→ Exercise 1
List every person mentioned by name in the essay on how words perform actions.
→ Exercise 2
In the essay on how words perform actions, copy everything from "He called these" down to "it the meaning changes." word for word.
***** Page excerpt
We are moved by words, whether by the inspiration we get from reading a book, a quote that resonates with us, or listening to a stirring speech. Likewise the words spoken in the counselling room have the power to move, and therapy is the art of accurate description. But if that's all words do - describe something - then how can they possibly move us?
The inspiration for this article comes from a piece Oliver Burkeman wrote for the Guardian entitled "How to pick (and stop) an argument" and this is what started off my chain of thought,
First, make an observation that’s factually correct, but implies a critical judgment. (Upon returning home in the evening: “Wow, it’s pretty untidy in here.”)
source Oliver Burkeman in The Guardian
Oliver revives the work of JL Austin to explain why arguments start. As a philosopher interested in language, he was curious about how words work. What he developed was something known as speech act theory.
Austin said that words don't just describe things, they also do things, hence the title of his book, How to do things with words.
Some ways of saying things also implied an action, such as coming home and saying "Wow, it's pretty untidy in here."
The words not only describe, they also imply an action. In this case they are supposed to guilt trip your partner into tidying up. The irony being that the action they end up performing is to make your partner angry, and start an argument.
He called these words performatives, because they perform an action.
All sorts of words are performatives. Take president for instance. Being named "President of the United States" not only describes a position, it also performs an action. Being called president grants you power to do things, that being called candidate does not.
All Laws are performative; they do something. For instance, the first line of the Welfare Reform and Work Act 2016 says, "The Secretary of State must lay a report before Parliament annually..."
Saying what you mean
Oliver Burkeman says there are two meanings going on here. The meaning of the sentence, and what you really mean by saying it. It implies that the way out of this conundrum is to say what you mean.
You can never say what you mean, because the moment you say it the meaning changes.
Sounds crazy doesn't it?
This was the insight of another philosopher Jacques Derrida, who was also interested in language. His interest was in performing detailed analysis of texts. What he noticed was that the act of description changed the meaning of the text, and that this process never stopped.
description also performs an action
I can illustrate how meaning shifts with description through an imaginary dialogue between an interviewer and a counsellor,
Counsellor I remember there was this time when I had not long completed my training. I had just finished with a client, and it was like a light had come on, and they could see everything really clearly. As I was writing my notes, I clearly remember thinking, I really feel like I've finally become a counsellor.
Notice the performative nature of being called interviewer, and how this changes the dialogue they use. Notice also how their statement seeks merely to describe the sense of suddenness, which they reinforce with the use of "just became."
This creates a transformation in meaning for the counsellor. The curious part is how the second statement seems to contradict the first.
When they say they suddenly became a counsellor, they find that they also meant they always had the qualities to be one. The counsellor seems to be unable to say exactly what they mean!
Once they say something, the meaning changes. The question is why?
To make sense of something we have to be able to compare it with something.
To make any sense of becoming something we must also have a sense of always being something, because if we didn't we would have nothing to compare it against.
Becoming would have no meaning if always didn't exist!
The descriptive statement from the interviewer is the catalyst which allows this comparison to happen. And it is sharpening not diluting the description which allows it to occur.
**********
***** Information shown
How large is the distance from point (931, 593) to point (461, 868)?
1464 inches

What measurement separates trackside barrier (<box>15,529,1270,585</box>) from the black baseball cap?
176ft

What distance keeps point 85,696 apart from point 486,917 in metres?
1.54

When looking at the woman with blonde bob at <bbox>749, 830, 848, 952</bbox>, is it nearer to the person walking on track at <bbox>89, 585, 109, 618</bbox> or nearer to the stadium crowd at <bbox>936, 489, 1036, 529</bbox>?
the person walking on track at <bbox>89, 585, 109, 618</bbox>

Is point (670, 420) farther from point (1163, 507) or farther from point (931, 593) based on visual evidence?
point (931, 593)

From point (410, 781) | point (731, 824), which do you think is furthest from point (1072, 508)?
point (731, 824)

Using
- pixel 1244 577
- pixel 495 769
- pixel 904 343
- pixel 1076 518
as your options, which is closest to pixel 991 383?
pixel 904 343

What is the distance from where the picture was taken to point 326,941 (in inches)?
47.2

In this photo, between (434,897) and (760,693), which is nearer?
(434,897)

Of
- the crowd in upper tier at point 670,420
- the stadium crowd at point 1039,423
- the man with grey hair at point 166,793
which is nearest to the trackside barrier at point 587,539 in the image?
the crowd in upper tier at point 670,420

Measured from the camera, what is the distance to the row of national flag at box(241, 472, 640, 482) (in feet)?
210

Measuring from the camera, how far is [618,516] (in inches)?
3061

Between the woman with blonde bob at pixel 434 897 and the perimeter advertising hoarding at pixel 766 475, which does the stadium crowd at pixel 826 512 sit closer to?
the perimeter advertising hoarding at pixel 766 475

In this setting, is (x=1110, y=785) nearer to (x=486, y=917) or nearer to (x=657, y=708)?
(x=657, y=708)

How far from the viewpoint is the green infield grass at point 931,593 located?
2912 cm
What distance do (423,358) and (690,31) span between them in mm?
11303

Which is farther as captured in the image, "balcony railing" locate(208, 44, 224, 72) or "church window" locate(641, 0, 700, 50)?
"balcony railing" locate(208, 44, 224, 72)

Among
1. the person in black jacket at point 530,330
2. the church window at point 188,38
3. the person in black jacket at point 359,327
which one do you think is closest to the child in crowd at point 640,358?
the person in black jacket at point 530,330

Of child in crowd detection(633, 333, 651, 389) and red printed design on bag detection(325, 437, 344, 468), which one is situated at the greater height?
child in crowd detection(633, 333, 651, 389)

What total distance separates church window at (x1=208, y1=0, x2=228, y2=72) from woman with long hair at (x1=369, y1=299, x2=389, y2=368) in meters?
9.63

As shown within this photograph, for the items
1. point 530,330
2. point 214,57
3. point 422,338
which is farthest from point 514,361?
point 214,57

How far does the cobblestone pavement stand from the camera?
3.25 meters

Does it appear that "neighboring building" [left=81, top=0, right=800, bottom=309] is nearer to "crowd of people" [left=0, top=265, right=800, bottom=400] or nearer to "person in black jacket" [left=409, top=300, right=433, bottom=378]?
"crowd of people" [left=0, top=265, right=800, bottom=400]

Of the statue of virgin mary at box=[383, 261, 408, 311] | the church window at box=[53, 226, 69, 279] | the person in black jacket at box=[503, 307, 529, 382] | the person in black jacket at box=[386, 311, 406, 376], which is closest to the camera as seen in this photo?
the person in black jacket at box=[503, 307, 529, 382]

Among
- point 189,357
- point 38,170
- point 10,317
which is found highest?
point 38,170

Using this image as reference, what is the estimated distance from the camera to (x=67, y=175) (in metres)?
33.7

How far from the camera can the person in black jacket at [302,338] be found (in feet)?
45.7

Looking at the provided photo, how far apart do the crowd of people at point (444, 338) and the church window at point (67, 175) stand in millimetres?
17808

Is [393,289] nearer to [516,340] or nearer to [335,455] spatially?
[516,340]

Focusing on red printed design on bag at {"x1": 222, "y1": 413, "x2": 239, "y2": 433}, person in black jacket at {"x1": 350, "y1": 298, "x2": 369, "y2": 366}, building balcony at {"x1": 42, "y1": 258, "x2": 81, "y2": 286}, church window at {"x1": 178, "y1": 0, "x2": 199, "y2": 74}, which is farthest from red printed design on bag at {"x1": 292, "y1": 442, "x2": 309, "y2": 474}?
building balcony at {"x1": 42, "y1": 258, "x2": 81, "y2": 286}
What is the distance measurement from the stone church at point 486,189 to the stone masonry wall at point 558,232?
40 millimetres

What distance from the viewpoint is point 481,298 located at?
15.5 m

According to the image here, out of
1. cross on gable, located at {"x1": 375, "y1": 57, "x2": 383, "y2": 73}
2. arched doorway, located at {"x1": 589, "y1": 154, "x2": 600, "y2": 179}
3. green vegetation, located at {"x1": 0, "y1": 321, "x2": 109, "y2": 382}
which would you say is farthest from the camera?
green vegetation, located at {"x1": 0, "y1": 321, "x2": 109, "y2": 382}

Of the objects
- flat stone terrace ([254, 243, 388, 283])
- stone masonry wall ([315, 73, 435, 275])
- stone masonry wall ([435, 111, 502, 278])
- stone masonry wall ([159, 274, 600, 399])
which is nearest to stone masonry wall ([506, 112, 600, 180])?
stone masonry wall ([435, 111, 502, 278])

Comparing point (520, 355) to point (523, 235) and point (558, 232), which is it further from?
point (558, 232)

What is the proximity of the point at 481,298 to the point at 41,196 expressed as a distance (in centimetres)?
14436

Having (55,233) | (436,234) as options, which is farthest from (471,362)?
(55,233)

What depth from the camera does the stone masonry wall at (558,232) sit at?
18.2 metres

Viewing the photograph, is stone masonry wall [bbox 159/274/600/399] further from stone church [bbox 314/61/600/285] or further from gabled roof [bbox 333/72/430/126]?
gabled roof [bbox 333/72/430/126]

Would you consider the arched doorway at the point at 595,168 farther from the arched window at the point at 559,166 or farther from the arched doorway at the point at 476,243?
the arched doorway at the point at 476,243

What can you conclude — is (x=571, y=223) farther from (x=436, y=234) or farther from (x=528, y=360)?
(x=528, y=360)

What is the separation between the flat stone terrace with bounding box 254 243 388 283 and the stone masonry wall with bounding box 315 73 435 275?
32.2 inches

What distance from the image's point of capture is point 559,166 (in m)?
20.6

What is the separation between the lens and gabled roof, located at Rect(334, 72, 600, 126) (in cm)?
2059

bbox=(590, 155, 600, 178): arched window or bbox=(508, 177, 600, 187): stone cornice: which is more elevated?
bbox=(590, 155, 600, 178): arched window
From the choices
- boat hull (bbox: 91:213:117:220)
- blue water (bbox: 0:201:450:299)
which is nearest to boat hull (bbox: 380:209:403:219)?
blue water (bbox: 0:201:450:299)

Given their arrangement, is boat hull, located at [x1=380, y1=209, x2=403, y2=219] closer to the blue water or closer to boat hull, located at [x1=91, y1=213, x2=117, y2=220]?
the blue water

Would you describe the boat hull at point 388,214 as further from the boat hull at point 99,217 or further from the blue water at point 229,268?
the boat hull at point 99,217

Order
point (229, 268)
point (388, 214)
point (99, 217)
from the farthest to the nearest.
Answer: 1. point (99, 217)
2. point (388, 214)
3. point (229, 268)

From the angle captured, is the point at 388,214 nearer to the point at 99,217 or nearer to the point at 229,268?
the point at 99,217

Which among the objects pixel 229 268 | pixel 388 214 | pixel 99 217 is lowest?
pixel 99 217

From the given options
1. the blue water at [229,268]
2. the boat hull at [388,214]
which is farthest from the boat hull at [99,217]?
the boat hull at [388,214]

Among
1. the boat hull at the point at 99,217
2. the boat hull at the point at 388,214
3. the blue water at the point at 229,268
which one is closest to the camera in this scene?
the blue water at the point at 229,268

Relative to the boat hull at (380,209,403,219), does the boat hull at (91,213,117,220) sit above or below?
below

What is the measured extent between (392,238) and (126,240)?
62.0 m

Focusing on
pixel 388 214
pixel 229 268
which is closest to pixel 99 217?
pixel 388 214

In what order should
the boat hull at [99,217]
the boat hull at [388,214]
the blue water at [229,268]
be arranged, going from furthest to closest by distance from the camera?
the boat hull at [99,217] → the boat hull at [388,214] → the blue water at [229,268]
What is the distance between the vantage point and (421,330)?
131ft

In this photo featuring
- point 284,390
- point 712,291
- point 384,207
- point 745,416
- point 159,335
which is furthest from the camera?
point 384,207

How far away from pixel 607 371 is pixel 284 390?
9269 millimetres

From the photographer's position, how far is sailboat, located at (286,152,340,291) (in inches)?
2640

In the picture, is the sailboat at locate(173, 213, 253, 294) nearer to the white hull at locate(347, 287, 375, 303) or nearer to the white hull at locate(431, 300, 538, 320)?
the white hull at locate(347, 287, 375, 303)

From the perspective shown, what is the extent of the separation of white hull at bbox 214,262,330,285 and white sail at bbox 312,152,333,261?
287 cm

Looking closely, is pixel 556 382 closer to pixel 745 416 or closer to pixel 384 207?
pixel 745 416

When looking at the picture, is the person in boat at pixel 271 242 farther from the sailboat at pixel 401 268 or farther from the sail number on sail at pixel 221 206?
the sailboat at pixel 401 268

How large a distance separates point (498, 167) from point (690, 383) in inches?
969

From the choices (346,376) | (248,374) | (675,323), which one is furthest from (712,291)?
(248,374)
**********
→ Response box 1
Oliver Burkeman, JL Austin, Jacques Derrida

→ Response box 2
He called these words performatives, because they perform an action.
All sorts of words are performatives. Take president for instance. Being named "President of the United States" not only describes a position, it also performs an action. Being called president grants you power to do things, that being called candidate does not.
All Laws are performative; they do something. For instance, the first line of the Welfare Reform and Work Act 2016 says, "The Secretary of State must lay a report before Parliament annually..."
Saying what you mean
Oliver Burkeman says there are two meanings going on here. The meaning of the sentence, and what you really mean by saying it. It implies that the way out of this conundrum is to say what you mean.
You can never say what you mean, because the moment you say it the meaning changes.